Frage: In Deutschland dagegen wurde mit Leipzig das mit rund 40.000 Besuchern größte ihrer Festivals aus dem Honky Tonk-Kalender gestrichen. Worin sind die Gründe hierfür zu sehen?
Hofmann: Unser Festival war eigentlich nie ein „Metropolenthema“. Leipzig war die Ausnahme, da wir hier sehr frühzeitig nach der Wende begonnen haben. Aber in Frankfurt, Stuttgart, München etc. funktioniert so ein Konzept nicht. Mittlerweile ist in Leipzig die Normalität angekommen. Das heißt, es gibt eine unglaubliche Veranstaltungsvielfalt mit extrem vielen Innenstadtevents, die auch noch kostenlos angeboten werden. Da tritt in der einen Woche Alphaville auf, dann die Prinzen, dann eine Liveübertragung eines Kurt Masur Konzert via Videowand, zweimal jährlich ein Clubfestival für Discos a la Honky Tonk® - und das alles umsonst oder so günstig, dass man als kommerzieller Veranstalter, der vom Eintritt lebt, keine Chance mehr hat. Aber wir werden im kommenden Jahr eine neue Auflage unseres Festivals in Leipzig starten, wo wir im Prinzip das Schweinfurter Erfolgsmodell adaptieren. Da arbeiten wir jetzt schon mit vielen Partnern dran und freuen uns auf manches überraschte Gesicht.

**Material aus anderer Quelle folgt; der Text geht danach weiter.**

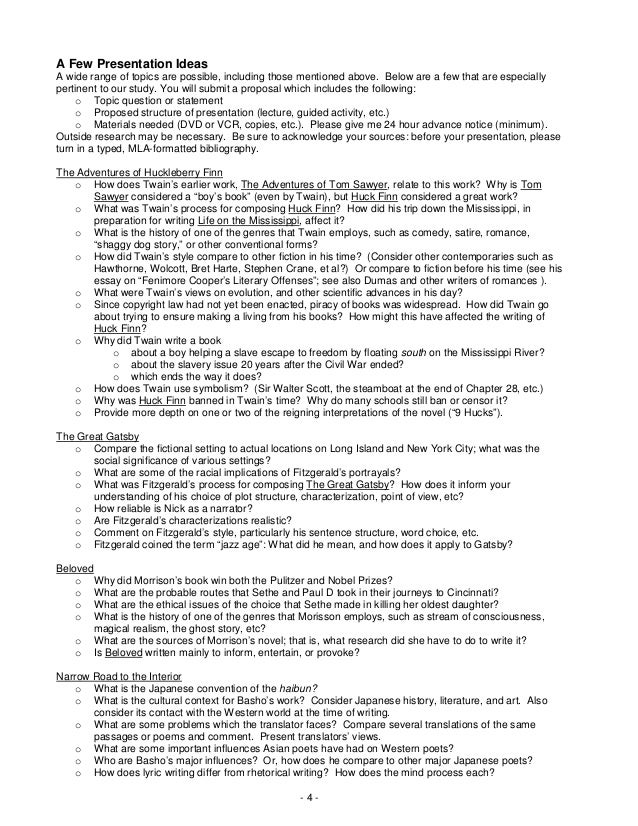 A Few Presentation Ideas
A wide range of topics are possible, including those mentioned above. Below are a few that are especially pertinent to our study. You will submit a proposal which includes the following:
o Topic question or statement
o Proposed structure of presentation (lecture, guided activity, etc.)
o Materials needed (DVD or VCR, copies, etc.). Please give me 24 hour advance notice (minimum).
Outside research may be necessary. Be sure to acknowledge your sources: before your presentation, please turn in a typed, MLA-formatted bibliography.

The Adventures of Huckleberry Finn
o How does Twain's earlier work, The Adventures of Tom Sawyer, relate to this work? Why is Tom Sawyer considered a "boy's book" (even by Twain), but Huck Finn considered a great work?
o What was Twain's process for composing Huck Finn? How did his trip down the Mississippi, in preparation for writing Life on the Mississippi, affect it?
o What is the history of one of the genres that Twain employs, such as comedy, satire, romance, "shaggy dog story," or other conventional forms?
o How did Twain's style compare to other fiction in his time? (Consider other contemporaries such as Hawthorne, Wolcott, Bret Harte, Stephen Crane, et al?) Or compare to fiction before his time (see his essay on "Fenimore Cooper's Literary Offenses"; see also Dumas and other writers of romances ).
o What were Twain's views on evolution, and other scientific advances in his day?
o Since copyright law had not yet been enacted, piracy of books was widespread. How did Twain go about trying to ensure making a living from his books? How might this have affected the writing of Huck Finn?
o Why did Twain write a book
o about a boy helping a slave escape to freedom by floating south on the Mississippi River?
o about the slavery issue 20 years after the Civil War ended?
o which ends the way it does?
o How does Twain use symbolism? (Sir Walter Scott, the steamboat at the end of Chapter 28, etc.)
o Why was Huck Finn banned in Twain's time? Why do many schools still ban or censor it?
o Provide more depth on one or two of the reigning interpretations of the novel ("9 Hucks").

The Great Gatsby
o Compare the fictional setting to actual locations on Long Island and New York City; what was the social significance of various settings?
o What are some of the racial implications of Fitzgerald's portrayals?
o What was Fitzgerald's process for composing The Great Gatsby? How does it inform your understanding of his choice of plot structure, characterization, point of view, etc?
o How reliable is Nick as a narrator?
o Are Fitzgerald's characterizations realistic?
o Comment on Fitzgerald's style, particularly his sentence structure, word choice, etc.
o Fitzgerald coined the term "jazz age": What did he mean, and how does it apply to Gatsby?

Beloved
o Why did Morrison's book win both the Pulitzer and Nobel Prizes?
o What are the probable routes that Sethe and Paul D took in their journeys to Cincinnati?
o What are the ethical issues of the choice that Sethe made in killing her oldest daughter?
o What is the history of one of the genres that Morisson employs, such as stream of consciousness, magical realism, the ghost story, etc?
o What are the sources of Morrison's novel; that is, what research did she have to do to write it?
o Is Beloved written mainly to inform, entertain, or provoke?

Narrow Road to the Interior
o What is the Japanese convention of the haibun?
o What is the cultural context for Basho's work? Consider Japanese history, literature, and art. Also consider its contact with the Western world at the time of writing.
o What are some problems which the translator faces? Compare several translations of the same passages or poems and comment. Present translators' views.
o What are some important influences Asian poets have had on Western poets?
o Who are Basho's major influences? Or, how does he compare to other major Japanese poets?
o How does lyric writing differ from rhetorical writing? How does the mind process each?

- 4 -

Frage: Ist hierzulande also der Markt gesättigt, werden sogar zukünftig weitere deutsche Honky Tonks von der Bildfläche verschwinden?
Hofmann: Das passiert ja ständig. Eine Stadt kommt dazu, eine andere geht. Es ist ja illusorisch zu glauben, dass es immer so weiter gehen kann. Wichtig aber ist: In jeder Stadt, in der wir einmal gearbeitet haben, hinterlassen wir Partner, ein Netzwerk, auf das wir gegebenenfalls wieder zurückgreifen können. Und dann ist es unser Job zeitgemäße Konzepte für das jeweilige Umfeld anzubieten. Wobei ich nicht verhehlen möchte: Je mehr Veranstaltungspartner dazu kommen, desto schwieriger wird es, den Qualitätsstandard optimal zu halten. Gerade dadurch, dass sehr viel von der Philosophie abhängt, wie mein Geschäftspartner Dominik Brähler und ich das Geschäft betreiben. Leider können wir es da auch nicht immer verhindern, dass es an den Rändern manchmal ein wenig ausfranst, um es mal so zu sagen. Aber im Kern ist es so, es gibt in fast allen Städten ein Volksfest oder Kirmes. Warum also nicht auch ein Kneipenfestival?
Frage: Ist Schweinfurt als Standort sicher?
Hofmann: In Schweinfurt sehe ich im Moment keine Gefahr von innen heraus, also Ermüdung der handelnden Personen oder nachlassendes Engagement der Stadt oder ähnliches. Gefahr sind eher äußere Umstände, wie übergeordnete Gesetzgebung, kurzfristige Behinderungen wie Wetter und Weltlage. Das jüngste U&D in Würzburg ist ein warnendes Beispiel, das Erfolg nicht selbstverständlich ist. Bei aller Arbeit gehört auch ein bisschen Glück dazu. Wenn unser Honky Tonk Termin 2001 zum Beispiel am 11. September gewesen wäre, wüsste ich nicht, ob es das alles noch gäbe. Aber im Moment macht das alles noch so viel Spaß, dass ich keinerlei Albtraumszenarien bei mir feststelle. Und in 15 Jahren bin ich ja auch erst 55 Jahre alt und somit absolut Zielgruppenkompatibel.